Bei der Beobachtung der Mäuse während des REM-Schlafs fielen den Wissenschaftlerinnen und Wissenschaftlern eigenartige Vorgänge in den Pyramidenzellen, den besonders großen Nervenzellen des präfrontalen Kortex, auf: Während sich der Zellkörper im Tiefschlaf befand, waren die Dendriten im Wachzustand. Die beiden Komponenten der Nervenzelle waren also voneinander entkoppelt.
Das Gehirn begünstigt so die Unterscheidungsarbeit der Dendriten zwischen Sicherheit und Gefahr. Indem gleichzeitig der Zellkörper deaktiviert ist, wird die Weiterleitung negativer Informationen blockiert. Dies ist insbesondere in Hinblick auf die psychische Gesundheit von Bedeutung: Werden negative Emotionen in zu großer Zahl über den Zellkörper weitergeleitet, kommt es zu einer Überreaktion auf diese, was im schlimmsten Fall eine posttraumatische Belastungsstörung (PTBS) zur Folge haben kann.
Zusammenhang von Schlaf und psychischen Erkrankungen
Adamantidis erklärt, dass die Gehirne von Menschen, die unter Depressionen, Angstzuständen oder posttraumatischen Belastungsstörungen leiden, vor allem negative Emotionen speichern würden. Die neue Studie legt nahe, dass auch der Schlaf der erkrankten Personen bei der Manifestierung negativer Inhalte eine Rolle spielen könnte.

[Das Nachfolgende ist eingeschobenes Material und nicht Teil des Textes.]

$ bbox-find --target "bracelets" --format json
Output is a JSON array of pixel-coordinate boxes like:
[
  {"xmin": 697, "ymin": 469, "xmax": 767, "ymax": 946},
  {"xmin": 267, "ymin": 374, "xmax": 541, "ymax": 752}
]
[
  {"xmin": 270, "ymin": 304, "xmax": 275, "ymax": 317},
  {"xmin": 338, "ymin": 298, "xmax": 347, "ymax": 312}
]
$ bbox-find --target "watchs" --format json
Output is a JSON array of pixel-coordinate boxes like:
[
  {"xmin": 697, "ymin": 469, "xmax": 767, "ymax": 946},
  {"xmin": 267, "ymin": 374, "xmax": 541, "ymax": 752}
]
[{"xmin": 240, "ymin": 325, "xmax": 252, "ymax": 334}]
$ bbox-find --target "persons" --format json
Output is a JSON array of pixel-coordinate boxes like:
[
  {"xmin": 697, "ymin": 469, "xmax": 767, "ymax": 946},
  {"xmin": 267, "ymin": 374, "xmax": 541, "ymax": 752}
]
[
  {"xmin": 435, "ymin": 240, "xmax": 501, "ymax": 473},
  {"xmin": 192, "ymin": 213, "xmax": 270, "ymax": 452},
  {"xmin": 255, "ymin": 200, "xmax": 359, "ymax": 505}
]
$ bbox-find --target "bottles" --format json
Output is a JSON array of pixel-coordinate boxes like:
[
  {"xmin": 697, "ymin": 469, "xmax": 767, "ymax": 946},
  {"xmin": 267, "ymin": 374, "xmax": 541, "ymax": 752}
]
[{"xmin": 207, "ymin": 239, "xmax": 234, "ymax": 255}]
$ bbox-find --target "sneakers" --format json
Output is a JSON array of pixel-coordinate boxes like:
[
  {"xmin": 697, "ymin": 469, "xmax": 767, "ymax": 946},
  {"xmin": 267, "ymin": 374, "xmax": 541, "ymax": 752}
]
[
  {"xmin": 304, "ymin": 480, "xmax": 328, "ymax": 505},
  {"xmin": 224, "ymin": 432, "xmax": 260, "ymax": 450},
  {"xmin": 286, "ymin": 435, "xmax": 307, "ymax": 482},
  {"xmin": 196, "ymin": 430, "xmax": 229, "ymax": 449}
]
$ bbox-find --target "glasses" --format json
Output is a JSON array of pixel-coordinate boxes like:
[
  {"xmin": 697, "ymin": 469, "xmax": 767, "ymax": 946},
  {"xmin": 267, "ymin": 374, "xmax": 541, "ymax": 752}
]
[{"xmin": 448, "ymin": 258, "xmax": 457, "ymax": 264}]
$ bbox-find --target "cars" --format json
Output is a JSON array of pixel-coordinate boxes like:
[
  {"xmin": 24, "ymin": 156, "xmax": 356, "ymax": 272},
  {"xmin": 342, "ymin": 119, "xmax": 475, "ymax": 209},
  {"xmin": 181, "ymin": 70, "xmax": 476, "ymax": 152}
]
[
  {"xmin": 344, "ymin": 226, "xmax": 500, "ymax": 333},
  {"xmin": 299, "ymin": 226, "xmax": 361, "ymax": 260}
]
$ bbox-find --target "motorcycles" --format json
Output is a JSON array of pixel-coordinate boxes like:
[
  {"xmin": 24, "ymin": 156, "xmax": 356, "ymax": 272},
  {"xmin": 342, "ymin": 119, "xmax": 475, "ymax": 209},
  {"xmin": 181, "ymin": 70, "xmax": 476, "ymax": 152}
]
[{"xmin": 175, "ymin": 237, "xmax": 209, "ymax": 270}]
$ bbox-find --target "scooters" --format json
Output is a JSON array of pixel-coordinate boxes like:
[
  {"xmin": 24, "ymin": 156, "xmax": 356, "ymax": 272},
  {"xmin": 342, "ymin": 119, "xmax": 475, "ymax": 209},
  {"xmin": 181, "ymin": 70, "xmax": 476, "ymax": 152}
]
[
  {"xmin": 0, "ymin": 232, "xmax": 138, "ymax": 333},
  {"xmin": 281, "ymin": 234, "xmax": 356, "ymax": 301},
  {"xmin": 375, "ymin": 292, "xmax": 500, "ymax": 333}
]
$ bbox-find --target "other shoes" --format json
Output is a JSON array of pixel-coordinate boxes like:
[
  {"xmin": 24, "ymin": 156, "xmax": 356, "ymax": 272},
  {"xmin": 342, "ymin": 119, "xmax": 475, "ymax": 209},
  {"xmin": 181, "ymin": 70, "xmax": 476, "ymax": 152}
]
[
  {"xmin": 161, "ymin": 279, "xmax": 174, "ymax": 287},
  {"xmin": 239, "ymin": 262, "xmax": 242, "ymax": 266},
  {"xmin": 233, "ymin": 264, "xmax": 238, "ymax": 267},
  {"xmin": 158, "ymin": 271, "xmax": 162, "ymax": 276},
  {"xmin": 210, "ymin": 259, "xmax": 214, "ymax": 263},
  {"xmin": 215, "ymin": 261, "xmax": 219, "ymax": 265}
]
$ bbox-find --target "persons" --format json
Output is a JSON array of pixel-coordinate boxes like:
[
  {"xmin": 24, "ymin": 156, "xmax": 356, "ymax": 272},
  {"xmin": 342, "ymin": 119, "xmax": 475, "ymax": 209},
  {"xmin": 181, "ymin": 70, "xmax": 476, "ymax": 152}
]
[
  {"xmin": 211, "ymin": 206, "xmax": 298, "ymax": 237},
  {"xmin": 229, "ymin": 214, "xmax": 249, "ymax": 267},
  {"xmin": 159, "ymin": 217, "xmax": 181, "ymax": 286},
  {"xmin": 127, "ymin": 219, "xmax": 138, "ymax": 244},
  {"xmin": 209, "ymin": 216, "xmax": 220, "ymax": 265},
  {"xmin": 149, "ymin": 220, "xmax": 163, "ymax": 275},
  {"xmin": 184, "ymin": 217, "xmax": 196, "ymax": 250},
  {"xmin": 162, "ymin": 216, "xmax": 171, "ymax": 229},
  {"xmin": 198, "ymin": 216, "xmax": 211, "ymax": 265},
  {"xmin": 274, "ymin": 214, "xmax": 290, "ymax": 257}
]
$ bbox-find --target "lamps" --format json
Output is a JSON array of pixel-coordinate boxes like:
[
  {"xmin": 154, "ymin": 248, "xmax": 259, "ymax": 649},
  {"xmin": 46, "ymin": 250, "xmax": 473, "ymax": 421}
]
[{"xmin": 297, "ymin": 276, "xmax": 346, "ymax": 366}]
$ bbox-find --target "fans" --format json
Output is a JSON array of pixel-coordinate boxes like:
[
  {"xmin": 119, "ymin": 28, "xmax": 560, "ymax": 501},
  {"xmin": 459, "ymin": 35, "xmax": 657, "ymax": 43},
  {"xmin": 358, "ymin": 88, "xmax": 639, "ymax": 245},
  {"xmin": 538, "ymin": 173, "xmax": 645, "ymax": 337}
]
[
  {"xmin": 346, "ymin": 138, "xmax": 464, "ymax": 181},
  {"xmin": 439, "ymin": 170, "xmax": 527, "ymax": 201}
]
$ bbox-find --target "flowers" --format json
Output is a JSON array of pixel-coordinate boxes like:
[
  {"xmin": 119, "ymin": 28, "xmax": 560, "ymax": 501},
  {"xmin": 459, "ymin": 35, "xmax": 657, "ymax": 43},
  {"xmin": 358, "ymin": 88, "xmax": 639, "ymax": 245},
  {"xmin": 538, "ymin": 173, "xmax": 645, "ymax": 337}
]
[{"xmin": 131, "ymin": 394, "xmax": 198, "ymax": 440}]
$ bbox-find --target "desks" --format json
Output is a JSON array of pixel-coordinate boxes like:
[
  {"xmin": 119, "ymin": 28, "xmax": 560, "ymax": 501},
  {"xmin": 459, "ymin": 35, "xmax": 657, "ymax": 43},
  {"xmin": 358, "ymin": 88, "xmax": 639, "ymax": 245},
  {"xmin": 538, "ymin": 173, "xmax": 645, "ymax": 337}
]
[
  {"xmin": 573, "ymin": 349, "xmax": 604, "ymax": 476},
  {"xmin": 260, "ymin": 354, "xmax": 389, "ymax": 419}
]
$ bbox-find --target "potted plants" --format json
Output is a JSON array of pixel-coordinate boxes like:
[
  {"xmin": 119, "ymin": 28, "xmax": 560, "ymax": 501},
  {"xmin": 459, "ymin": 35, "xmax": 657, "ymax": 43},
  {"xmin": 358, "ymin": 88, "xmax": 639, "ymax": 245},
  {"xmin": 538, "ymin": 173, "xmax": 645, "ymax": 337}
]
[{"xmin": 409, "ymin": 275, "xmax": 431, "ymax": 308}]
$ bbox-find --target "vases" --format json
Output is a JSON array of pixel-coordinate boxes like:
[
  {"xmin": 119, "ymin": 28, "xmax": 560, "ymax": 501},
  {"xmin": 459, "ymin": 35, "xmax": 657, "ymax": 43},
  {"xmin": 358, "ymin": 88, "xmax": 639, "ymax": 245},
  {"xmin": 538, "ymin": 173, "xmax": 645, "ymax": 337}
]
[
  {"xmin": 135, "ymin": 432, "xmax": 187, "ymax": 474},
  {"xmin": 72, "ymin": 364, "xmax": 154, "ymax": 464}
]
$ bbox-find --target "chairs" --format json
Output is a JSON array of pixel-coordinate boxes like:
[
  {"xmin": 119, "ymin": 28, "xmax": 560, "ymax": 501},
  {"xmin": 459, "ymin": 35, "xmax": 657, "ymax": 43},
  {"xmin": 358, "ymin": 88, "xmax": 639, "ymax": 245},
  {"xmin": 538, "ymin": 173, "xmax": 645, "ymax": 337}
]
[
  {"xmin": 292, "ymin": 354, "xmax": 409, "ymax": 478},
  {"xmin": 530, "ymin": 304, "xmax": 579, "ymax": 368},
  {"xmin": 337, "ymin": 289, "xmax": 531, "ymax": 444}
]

„Wir nehmen an, dass bei posttraumatischen Belastungsstörungen die somatodendritische Entkopplung während der REM-Phase nicht stattfindet oder beeinträchtigt ist“, erklärt Mattia Aime, Doktorand an der Universität Bern und Co-Autor der Studie. So könnten negative Emotionen letztendlich doch weitergeleitet und nicht verarbeitet werden – und dadurch zu Traumata führen. „Es wird allerdings weitere Untersuchungen benötigen, um sagen zu können, ob der von uns beobachtete Mechanismus auch an der Entstehung von Depressionen oder generalisierten Angststörungen beispielsweise beteiligt ist.“
Rund 15 Prozent der Deutschen sind von einer Angststörung betroffen. Sie gehört in Deutschland zu den häufigsten psychischen Erkrankungen. Aime und Adamantidis sind zuversichtlich, dass ihre Forschung auch neue Behandlungsansätze für diese Erkrankungen liefern könnte. Fest steht: Zumindest Behandlungsmethoden für PTBS-Betroffene können mithilfe ihrer Ergebnisse grundlegend weiterentwickelt werden.